* [Request]
Transcribe the material exactly. Images do not belong in the copy.

------ Given entries ------

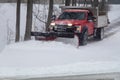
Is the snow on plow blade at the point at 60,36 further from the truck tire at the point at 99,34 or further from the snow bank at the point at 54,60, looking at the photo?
the truck tire at the point at 99,34

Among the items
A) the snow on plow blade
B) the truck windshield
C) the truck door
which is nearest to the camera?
the snow on plow blade

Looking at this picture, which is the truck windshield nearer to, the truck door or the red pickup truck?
the red pickup truck

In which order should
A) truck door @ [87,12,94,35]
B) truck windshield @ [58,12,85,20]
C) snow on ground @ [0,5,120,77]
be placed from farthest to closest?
truck door @ [87,12,94,35] → truck windshield @ [58,12,85,20] → snow on ground @ [0,5,120,77]

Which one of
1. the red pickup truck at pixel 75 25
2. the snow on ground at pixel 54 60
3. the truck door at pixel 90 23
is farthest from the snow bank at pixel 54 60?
the truck door at pixel 90 23

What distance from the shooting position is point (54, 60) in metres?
14.8

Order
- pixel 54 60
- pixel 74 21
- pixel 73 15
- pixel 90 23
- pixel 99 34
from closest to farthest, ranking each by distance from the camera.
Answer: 1. pixel 54 60
2. pixel 74 21
3. pixel 73 15
4. pixel 90 23
5. pixel 99 34

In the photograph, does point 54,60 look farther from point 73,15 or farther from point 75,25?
point 73,15

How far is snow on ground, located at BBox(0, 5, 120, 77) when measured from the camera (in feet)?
41.6

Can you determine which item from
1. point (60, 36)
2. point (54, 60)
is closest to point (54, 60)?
point (54, 60)

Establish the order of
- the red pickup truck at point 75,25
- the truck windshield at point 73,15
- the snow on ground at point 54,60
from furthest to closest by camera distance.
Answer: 1. the truck windshield at point 73,15
2. the red pickup truck at point 75,25
3. the snow on ground at point 54,60

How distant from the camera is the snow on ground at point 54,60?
12.7 meters

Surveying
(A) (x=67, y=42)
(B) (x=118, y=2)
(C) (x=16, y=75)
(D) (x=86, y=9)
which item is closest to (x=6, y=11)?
(D) (x=86, y=9)

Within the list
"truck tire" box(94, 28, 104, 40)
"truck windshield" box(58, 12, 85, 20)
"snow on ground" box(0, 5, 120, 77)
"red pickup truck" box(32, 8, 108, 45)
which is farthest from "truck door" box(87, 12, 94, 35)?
"snow on ground" box(0, 5, 120, 77)

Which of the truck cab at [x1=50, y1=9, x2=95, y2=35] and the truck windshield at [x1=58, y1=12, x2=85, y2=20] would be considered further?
the truck windshield at [x1=58, y1=12, x2=85, y2=20]
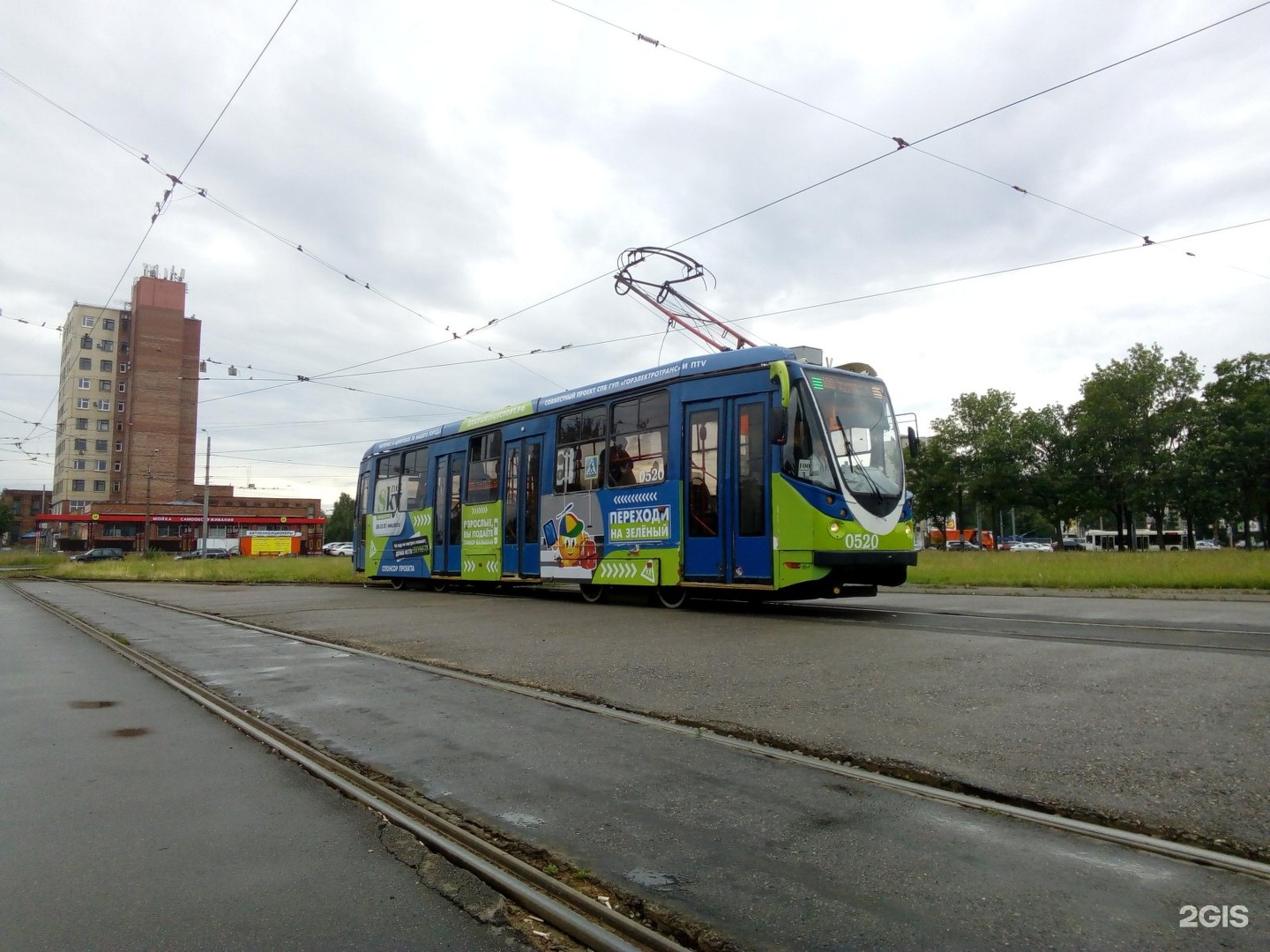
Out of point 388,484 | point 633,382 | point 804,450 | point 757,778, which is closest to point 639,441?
point 633,382

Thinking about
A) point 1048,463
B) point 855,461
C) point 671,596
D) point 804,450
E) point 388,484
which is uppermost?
point 1048,463

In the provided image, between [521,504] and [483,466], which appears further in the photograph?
[483,466]

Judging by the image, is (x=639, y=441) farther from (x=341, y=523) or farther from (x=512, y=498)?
(x=341, y=523)

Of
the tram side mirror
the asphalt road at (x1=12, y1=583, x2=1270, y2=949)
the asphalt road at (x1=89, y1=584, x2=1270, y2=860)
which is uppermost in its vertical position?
the tram side mirror

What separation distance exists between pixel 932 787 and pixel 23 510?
161714 millimetres

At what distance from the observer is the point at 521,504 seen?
16.9 meters

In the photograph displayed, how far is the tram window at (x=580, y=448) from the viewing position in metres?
14.8

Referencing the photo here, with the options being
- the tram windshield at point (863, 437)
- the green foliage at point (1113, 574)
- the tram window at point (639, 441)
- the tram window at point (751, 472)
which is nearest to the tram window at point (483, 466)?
the tram window at point (639, 441)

------

* [The reply]
Is the snow on plow blade at the point at 60,36 further from the truck tire at the point at 99,34 or further from the snow bank at the point at 54,60, looking at the photo?
the truck tire at the point at 99,34

Among the items
A) the snow on plow blade
B) the truck windshield
C) the truck door
which is nearest to the camera?
the snow on plow blade

Looking at this picture, which is the truck windshield nearer to, the truck door or the red pickup truck?
the red pickup truck

In which order should
A) truck door @ [87,12,94,35]
B) truck windshield @ [58,12,85,20]
C) snow on ground @ [0,5,120,77]
be placed from farthest to closest?
truck door @ [87,12,94,35] → truck windshield @ [58,12,85,20] → snow on ground @ [0,5,120,77]

Which one of
1. the red pickup truck at pixel 75 25
2. the snow on ground at pixel 54 60
3. the truck door at pixel 90 23
is farthest from the snow bank at pixel 54 60?
the truck door at pixel 90 23

What distance from the shooting position is point (54, 60) in metres?
14.8

Order
- pixel 54 60
- pixel 74 21
- pixel 73 15
- pixel 90 23
- pixel 99 34
from closest to farthest, ranking each by distance from the camera.
Answer: 1. pixel 54 60
2. pixel 74 21
3. pixel 73 15
4. pixel 90 23
5. pixel 99 34

In the photograph, does point 54,60 look farther from point 73,15 or farther from point 75,25?
point 73,15

How far is snow on ground, located at BBox(0, 5, 120, 77) when measured from the camera (in feet)?
41.6

Can you determine which item from
1. point (60, 36)
2. point (54, 60)
is closest to point (54, 60)?
point (54, 60)

Establish the order of
- the red pickup truck at point 75,25
- the truck windshield at point 73,15
- the snow on ground at point 54,60
from furthest to closest by camera distance.
Answer: 1. the truck windshield at point 73,15
2. the red pickup truck at point 75,25
3. the snow on ground at point 54,60

How distant from the camera is the snow on ground at point 54,60?
12.7 meters

Surveying
(A) (x=67, y=42)
(B) (x=118, y=2)
(C) (x=16, y=75)
(D) (x=86, y=9)
which item is closest to (x=6, y=11)?
(D) (x=86, y=9)

Within the list
"truck tire" box(94, 28, 104, 40)
"truck windshield" box(58, 12, 85, 20)
"snow on ground" box(0, 5, 120, 77)
"red pickup truck" box(32, 8, 108, 45)
which is farthest from "truck door" box(87, 12, 94, 35)?
"snow on ground" box(0, 5, 120, 77)

Which of the truck cab at [x1=50, y1=9, x2=95, y2=35] and the truck windshield at [x1=58, y1=12, x2=85, y2=20] would be considered further?
the truck windshield at [x1=58, y1=12, x2=85, y2=20]
Out of point 388,484 | point 633,382 | point 804,450 | point 757,778, which is closest to point 639,441?
point 633,382

Thinking about
A) point 1048,463
B) point 855,461
C) point 671,596
D) point 804,450
E) point 388,484
which is uppermost?
point 1048,463

In the provided image, between [521,504] and [483,466], which appears further in the photograph?
[483,466]

Judging by the image, is (x=639, y=441) farther from (x=341, y=523) or farther from (x=512, y=498)?
(x=341, y=523)

Of
the tram side mirror
the asphalt road at (x1=12, y1=583, x2=1270, y2=949)
the asphalt road at (x1=89, y1=584, x2=1270, y2=860)
which is uppermost in its vertical position?
the tram side mirror

What separation distance exists between pixel 932 787 and pixel 23 510?
161714 millimetres

At what distance from the observer is the point at 521,504 seen?
16.9 meters

In the photograph displayed, how far is the tram window at (x=580, y=448) from the viewing position in metres?
14.8

Referencing the photo here, with the options being
- the tram windshield at point (863, 437)
- the green foliage at point (1113, 574)
- the tram window at point (639, 441)
- the tram window at point (751, 472)
which is nearest to the tram window at point (483, 466)?
the tram window at point (639, 441)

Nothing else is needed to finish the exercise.